Spacciandosi per legale rappresentante di una ignara ditta svizzera, un 62enne aveva preso in affitto un lido per conto di due donne dei clan mafiosi
Si era presentato come legale rappresentante di una società ticinese per trattare l'affitto di un lido e ristorante sul litorale di Catania. Ma i documenti e le deleghe erano falsi: la suddetta società, realmente esistente, era ignara di tutto. Così, un 62enne è finito sotto inchiesta per truffa, in concorso con altre due donne, una 51enne e una 28enne compagne di elementi di spicco del clan mafioso catanese dei Capello.
Nei confronti dei tre indagati i Carabinieri del nucleo investigativo del comando provinciale di Catania hanno eseguito il sequestro preventivo di beni, emesso dal gip su richiesta della Procura, per un valore di tre milioni di euro.
Al centro dell'inchiesta c’è la gestione di uno stabilimento balneare del litorale catanese, che è stato sequestrato ed affidato in custodia giudiziaria a un amministratore. Le indagini, coordinate dalla Procura e condotte tra l'aprile del 2022 e l'agosto del 2024 avrebbero svelato un piano ben congegnato e collaudato. L'uomo in una prima fase della truffa, iniziata nel 2021, avrebbe dovuto occuparsi delle trattative iniziali con la società titolare dello stabilimento balneare con l'obiettivo di convincerla a sottoscrivere a suo favore un contratto d'affitto.

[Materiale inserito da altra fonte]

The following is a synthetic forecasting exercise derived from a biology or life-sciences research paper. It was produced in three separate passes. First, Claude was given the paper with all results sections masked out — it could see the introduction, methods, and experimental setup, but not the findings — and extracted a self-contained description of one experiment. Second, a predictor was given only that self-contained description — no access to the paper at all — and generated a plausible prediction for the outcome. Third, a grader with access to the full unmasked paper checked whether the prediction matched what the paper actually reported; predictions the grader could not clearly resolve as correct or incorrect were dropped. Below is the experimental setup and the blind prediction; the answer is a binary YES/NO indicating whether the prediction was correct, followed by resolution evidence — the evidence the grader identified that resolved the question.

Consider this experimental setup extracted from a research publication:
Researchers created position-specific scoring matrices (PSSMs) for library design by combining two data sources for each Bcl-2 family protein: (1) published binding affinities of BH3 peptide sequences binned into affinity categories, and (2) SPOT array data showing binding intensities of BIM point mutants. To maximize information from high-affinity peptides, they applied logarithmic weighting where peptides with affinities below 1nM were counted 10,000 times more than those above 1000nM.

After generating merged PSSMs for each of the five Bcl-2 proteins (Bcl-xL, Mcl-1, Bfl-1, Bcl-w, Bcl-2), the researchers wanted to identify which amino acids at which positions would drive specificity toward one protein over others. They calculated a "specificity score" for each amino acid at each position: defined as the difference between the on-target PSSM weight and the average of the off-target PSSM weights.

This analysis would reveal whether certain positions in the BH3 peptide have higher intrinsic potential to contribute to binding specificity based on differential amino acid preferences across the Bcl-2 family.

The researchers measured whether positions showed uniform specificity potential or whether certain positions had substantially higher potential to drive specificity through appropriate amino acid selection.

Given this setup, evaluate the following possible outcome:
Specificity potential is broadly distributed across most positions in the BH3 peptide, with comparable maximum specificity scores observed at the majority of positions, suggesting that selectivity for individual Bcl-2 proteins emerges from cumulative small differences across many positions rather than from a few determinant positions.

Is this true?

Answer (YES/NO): NO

Dalle indagini è emerso come l'indagato, fingendosi il legale rappresentante dell'ignara società con sede in Ticino, avesse avviato le trattative con il rappresentante della proprietà del lido/ristorante, esibendo documenti e deleghe false.

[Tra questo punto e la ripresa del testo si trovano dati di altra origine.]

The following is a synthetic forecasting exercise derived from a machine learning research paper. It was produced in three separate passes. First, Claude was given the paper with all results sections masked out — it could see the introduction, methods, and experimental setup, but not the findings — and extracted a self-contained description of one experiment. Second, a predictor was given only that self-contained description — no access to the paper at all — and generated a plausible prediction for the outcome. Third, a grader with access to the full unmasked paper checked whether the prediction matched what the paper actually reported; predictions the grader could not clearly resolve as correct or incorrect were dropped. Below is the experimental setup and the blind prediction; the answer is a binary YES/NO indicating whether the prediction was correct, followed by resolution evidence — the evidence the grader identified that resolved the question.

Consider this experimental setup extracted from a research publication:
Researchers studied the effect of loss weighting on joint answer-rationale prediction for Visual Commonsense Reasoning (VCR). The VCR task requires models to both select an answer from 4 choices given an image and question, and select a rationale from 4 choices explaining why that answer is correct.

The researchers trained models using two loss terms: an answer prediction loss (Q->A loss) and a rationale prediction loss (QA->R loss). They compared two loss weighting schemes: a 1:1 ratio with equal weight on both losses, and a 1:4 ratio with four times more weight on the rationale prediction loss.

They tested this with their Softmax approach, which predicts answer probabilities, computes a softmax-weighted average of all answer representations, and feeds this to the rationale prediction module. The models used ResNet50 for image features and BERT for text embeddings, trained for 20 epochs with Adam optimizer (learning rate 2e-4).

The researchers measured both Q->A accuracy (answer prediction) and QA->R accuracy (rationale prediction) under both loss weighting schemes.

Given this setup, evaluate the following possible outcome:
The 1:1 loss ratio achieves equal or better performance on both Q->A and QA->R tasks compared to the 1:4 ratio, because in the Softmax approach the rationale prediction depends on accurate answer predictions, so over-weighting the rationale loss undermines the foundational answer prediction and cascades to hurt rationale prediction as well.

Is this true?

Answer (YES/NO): NO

Dopo un anno di contrattazioni, nel mese di marzo 2022 l'amministratore della società si decise a sottoscrivere il contratto e a concedere in affitto il lido, con annesso ristorante. Da questo momento le due donne si sarebbero occupate in concreto della gestione e della promozione dell'attività commerciale in vista della stagione balneare 2022. Le due donne furono citate in giudizio davanti al Tribunale civile di Catania perché non avrebbero mai pagato la quota dei canoni di locazione pattuiti con la proprietà e avrebbero prodotto durante il processo civile ulteriori documenti falsi portando i giudici a ritenere che la situazione economica della loro società fosse ben solida e che esse fossero in possesso di fondi bancari necessari per estinguere il debito.